(Input material)
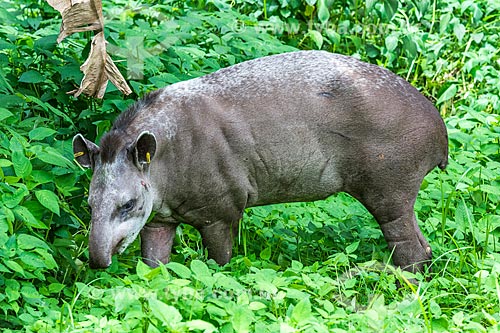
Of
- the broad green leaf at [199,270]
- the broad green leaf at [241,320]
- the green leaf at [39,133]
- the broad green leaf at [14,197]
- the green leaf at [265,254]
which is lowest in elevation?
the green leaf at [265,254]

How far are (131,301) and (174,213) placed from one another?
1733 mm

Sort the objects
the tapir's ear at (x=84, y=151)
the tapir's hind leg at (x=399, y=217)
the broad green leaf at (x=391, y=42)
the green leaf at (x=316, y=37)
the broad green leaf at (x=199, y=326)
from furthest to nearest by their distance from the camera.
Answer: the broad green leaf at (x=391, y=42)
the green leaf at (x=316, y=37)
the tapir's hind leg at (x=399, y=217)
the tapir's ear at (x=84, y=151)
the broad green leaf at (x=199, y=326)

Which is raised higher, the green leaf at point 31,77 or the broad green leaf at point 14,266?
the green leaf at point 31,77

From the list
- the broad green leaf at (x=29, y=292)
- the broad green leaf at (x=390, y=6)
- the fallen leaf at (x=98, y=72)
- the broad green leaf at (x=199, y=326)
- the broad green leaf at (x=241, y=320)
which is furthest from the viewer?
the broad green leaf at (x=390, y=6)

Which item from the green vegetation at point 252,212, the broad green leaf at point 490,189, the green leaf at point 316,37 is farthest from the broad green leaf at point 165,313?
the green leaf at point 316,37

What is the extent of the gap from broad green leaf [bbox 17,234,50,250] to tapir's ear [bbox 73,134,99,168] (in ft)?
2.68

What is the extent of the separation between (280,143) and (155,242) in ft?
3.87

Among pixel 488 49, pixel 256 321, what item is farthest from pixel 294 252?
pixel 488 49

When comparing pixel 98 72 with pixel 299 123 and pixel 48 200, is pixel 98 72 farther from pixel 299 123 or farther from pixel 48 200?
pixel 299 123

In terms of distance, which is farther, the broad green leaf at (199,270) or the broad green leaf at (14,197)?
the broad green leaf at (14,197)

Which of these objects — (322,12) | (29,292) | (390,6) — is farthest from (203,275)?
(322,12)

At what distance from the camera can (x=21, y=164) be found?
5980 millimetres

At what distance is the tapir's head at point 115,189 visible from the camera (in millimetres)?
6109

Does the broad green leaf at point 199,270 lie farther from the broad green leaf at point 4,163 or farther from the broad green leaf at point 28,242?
--
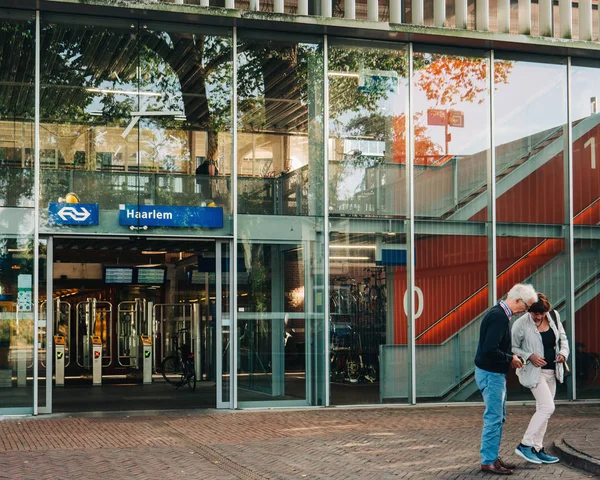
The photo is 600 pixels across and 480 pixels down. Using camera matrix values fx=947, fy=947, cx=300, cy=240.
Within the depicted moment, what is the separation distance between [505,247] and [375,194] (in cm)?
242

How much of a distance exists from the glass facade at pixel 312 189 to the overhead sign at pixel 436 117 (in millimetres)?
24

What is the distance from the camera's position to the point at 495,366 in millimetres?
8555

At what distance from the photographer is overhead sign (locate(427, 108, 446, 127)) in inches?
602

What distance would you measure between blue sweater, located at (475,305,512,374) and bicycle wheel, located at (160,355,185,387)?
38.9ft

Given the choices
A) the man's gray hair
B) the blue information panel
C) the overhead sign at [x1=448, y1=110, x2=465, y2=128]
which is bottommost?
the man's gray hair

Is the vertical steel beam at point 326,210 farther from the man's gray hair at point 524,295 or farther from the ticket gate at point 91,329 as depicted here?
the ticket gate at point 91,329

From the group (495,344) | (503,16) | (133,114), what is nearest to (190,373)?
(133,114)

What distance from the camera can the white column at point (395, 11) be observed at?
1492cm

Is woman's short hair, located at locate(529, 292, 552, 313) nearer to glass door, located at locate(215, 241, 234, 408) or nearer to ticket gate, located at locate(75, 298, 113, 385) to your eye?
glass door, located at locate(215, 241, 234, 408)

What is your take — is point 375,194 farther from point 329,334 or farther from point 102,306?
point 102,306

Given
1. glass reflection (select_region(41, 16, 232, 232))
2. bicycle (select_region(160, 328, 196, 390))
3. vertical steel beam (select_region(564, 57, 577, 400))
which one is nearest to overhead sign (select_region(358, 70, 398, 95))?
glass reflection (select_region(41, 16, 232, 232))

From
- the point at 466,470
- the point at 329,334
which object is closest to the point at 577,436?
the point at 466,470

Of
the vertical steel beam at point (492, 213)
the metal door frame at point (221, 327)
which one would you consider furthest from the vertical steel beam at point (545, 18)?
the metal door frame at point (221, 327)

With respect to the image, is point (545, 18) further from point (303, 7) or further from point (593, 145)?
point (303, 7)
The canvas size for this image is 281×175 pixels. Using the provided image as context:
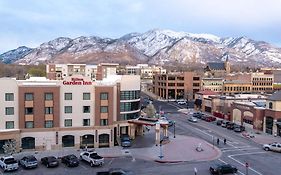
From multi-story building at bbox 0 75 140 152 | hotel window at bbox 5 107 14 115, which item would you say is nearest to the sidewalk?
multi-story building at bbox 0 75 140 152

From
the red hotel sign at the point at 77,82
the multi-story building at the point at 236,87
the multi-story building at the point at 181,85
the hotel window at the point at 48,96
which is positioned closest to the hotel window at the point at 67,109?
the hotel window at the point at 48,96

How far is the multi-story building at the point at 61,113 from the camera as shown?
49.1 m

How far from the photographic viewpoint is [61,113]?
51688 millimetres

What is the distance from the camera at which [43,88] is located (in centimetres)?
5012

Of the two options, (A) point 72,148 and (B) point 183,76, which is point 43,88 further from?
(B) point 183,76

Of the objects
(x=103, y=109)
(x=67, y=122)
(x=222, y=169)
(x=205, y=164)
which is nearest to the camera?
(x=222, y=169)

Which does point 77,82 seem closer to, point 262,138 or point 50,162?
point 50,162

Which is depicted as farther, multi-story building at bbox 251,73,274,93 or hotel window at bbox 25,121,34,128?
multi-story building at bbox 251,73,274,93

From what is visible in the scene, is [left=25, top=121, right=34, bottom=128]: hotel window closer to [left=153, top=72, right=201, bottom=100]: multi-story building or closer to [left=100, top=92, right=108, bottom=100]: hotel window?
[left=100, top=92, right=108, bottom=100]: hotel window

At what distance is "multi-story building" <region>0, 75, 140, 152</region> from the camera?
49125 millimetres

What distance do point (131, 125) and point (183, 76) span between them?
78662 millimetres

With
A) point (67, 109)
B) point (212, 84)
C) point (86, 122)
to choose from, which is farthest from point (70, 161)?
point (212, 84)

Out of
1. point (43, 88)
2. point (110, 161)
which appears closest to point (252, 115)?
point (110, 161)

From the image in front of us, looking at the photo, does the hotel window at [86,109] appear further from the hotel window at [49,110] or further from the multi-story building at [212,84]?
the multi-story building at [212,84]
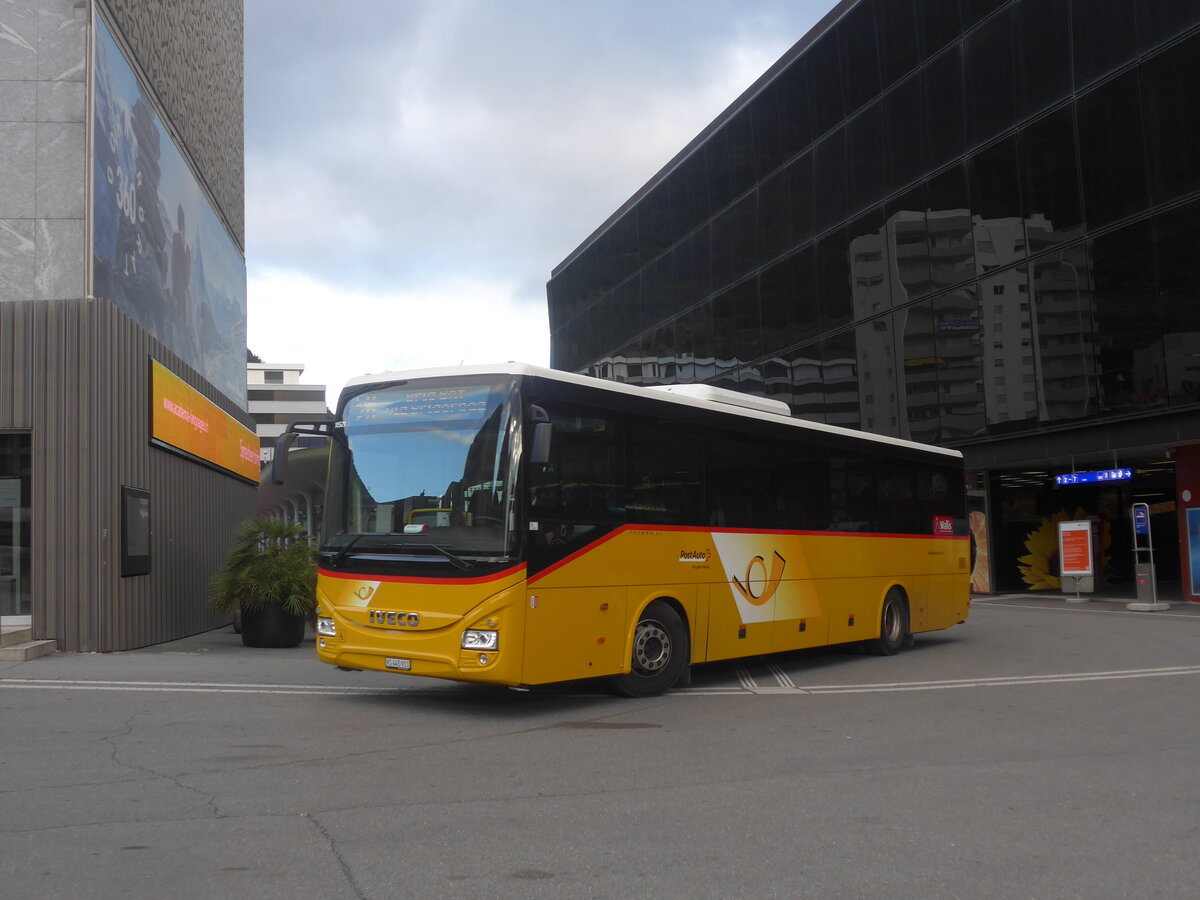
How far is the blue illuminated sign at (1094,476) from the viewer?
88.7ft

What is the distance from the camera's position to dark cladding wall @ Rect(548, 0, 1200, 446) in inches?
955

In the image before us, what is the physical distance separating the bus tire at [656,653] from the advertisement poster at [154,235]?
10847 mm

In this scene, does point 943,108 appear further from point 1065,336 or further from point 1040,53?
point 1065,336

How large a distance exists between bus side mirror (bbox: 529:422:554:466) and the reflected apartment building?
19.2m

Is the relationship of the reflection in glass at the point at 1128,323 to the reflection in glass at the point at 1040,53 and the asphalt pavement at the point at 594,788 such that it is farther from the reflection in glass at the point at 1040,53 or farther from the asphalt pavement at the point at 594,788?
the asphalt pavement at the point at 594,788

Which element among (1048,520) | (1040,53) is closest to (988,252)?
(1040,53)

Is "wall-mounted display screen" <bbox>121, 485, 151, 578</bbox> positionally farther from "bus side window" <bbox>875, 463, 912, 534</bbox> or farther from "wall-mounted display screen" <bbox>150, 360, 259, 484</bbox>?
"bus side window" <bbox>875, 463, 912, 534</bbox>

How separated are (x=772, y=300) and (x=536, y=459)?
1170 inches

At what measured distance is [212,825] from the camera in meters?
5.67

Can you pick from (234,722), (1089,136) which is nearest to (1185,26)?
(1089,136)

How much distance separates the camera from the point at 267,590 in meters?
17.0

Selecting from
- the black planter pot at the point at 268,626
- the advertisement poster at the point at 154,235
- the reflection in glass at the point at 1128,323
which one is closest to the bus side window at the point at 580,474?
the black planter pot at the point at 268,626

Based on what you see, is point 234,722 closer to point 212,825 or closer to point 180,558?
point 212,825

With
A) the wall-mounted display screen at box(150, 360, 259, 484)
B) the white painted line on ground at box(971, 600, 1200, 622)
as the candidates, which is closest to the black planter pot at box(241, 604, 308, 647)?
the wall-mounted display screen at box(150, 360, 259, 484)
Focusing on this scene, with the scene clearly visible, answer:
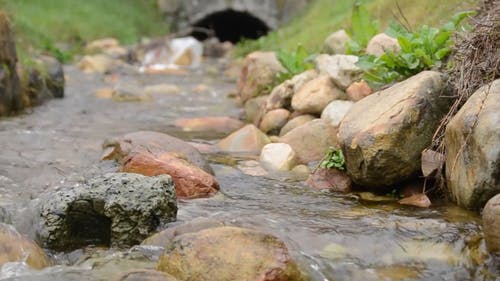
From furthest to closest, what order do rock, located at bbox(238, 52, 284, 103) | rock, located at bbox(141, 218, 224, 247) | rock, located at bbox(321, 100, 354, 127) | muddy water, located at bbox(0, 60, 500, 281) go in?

(Do this) From the data above, copy every line that contains the word "advertisement".

(Result of the exercise)
In the image before us, what is the physical distance separating the bus tire at [656,653] from the advertisement poster at [154,235]?
- the advertisement poster at the point at 154,235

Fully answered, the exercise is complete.